After another two minutes of looking at
what is now a puddle of water and soap
all while listening to the broom’s strokes
against the tile floor, the camera moves
up to discover Cleo. She is going about
her day, cleaning the house, and doing
so entirely tranquil and content. She
then picks the kids up from school and
makes lunch for the family. At night, the
children’s father comes home and takes a
painfully long time to park his car in their
minuscule driveway, similar to one I know
too well. While the family watches TV on
the couch, Cleo sits on the floor and one
of the children puts his arm around her,
only to have her stand back up when she
is asked to get some tea for the family’s
dad — highlighting the line that still exists
between worker and family. This is an
extraordinarily ordinary routine that is
somehow relatable to most upper-middleclass
Mexican families, as the quotidian
nature of the film makes it extraordinary.

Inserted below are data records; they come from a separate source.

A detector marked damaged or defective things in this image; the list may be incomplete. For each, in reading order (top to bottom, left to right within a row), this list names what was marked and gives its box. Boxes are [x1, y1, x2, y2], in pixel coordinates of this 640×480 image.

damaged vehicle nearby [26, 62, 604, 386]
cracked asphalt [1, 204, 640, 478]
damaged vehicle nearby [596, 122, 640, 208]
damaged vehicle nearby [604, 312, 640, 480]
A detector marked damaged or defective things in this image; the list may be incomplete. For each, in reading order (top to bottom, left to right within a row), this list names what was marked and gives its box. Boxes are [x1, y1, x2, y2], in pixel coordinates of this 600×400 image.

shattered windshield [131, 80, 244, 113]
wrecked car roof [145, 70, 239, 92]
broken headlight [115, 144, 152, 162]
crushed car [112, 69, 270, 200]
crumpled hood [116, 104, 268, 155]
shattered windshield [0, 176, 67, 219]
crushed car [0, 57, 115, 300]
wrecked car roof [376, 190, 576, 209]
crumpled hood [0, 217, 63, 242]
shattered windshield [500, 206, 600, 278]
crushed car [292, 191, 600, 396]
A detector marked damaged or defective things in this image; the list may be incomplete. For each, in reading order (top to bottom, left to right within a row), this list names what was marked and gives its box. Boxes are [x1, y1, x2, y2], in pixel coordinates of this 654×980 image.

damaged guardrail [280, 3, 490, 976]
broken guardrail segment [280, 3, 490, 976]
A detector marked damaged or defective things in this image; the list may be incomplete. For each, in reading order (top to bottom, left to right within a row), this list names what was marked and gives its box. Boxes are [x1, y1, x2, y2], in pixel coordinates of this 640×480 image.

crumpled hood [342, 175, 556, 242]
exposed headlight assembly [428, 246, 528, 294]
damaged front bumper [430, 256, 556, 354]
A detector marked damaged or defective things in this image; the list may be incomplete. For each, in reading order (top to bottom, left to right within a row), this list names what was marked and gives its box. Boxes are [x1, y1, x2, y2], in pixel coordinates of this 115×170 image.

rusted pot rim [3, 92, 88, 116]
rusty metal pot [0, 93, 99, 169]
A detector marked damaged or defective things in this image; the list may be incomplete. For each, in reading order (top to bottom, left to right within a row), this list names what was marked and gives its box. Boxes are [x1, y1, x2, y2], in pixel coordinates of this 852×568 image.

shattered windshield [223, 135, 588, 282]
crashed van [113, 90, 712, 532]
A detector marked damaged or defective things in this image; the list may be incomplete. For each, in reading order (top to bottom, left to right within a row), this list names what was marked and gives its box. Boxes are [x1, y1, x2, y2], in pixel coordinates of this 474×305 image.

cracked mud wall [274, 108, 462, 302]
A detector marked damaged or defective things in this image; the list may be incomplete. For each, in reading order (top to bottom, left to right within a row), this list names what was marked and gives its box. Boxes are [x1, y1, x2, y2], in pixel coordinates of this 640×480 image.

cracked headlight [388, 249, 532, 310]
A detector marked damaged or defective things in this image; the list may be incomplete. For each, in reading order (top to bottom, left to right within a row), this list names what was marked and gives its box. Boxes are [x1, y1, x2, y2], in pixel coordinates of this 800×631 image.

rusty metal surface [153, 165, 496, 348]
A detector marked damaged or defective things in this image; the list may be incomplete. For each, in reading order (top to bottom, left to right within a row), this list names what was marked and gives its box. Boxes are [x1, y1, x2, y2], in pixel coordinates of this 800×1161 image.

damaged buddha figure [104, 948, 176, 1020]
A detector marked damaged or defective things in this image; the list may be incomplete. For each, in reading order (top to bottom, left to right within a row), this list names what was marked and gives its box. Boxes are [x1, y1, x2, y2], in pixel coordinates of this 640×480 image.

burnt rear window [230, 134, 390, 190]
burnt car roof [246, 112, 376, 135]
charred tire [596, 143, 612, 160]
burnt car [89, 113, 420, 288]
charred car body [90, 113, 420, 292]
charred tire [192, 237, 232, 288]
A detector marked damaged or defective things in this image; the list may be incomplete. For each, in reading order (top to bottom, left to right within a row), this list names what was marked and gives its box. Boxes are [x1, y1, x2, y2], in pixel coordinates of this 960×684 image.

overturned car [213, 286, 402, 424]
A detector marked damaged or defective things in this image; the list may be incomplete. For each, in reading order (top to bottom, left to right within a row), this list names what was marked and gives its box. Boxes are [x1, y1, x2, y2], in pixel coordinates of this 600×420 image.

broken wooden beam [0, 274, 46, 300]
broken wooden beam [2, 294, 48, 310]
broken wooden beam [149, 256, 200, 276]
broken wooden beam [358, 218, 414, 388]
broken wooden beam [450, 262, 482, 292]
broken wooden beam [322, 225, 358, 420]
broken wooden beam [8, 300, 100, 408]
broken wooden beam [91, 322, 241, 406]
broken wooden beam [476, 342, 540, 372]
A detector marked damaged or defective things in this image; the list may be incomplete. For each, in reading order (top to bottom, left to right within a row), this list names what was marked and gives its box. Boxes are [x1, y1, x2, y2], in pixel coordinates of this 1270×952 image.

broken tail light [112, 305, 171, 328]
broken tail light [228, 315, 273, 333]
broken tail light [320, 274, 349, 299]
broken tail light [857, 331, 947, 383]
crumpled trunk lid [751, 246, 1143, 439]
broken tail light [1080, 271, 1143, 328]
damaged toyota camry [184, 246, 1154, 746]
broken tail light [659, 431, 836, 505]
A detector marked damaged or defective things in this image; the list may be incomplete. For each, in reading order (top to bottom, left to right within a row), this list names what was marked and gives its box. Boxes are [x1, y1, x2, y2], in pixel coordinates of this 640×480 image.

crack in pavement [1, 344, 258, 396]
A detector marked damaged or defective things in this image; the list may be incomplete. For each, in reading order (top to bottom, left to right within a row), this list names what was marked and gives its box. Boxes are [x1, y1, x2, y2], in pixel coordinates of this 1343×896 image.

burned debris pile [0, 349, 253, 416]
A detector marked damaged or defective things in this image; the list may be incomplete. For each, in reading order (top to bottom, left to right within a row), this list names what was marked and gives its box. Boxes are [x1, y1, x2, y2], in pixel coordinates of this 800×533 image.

There are events in the film that reflect
the extraordinary within the ordinary
in day-to-day life. A depiction of the
complexities of domestic workers’ lives
that we, as part of the families they work
for, live blissfully yet carelessly unaware
of. Half an hour into the film, Cleo finds
out that she is pregnant. She tells the
father of the baby, Fermín, about the
pregnancy at a movie theater. During
the last couple of minutes of the show,
he leaves the
theater to go to the
bathroom and never
comes back, leaving
Cleo to deal with the
baby on her own. Cleo
then tells her boss, the
family’s mother, that she is
pregnant and asks for her help.
Her boss agrees to help her, but
never finds out anything else about
her circumstances or background.
The children, of course, never find out
about Cleo’s pregnancy or they do not
acknowledge it. Eventually, when Cleo
is about to give birth, she is taken to the
hospital by the family’s grandmother,
and when the grandmother is asked the
most basic information about Cleo, all
she knows is Cleo’s name and that she is
family. Cleo’s childbirth, unfortunately,
ends in a heartbreaking scene as her
child is stillborn. This event is scarring
and life-changing for anyone that
experiences something even remotely
similar, yet, Cleo mourns it and then
moves on. The lack of conversation
between Cleo and anyone outside of
the family regarding her child keeps
the audience in the dark about her life
beyond the family. This maintains the
sense that we can never fully know, nor
are we truly invested in knowing what
goes on in maids’ lives beyond our homes.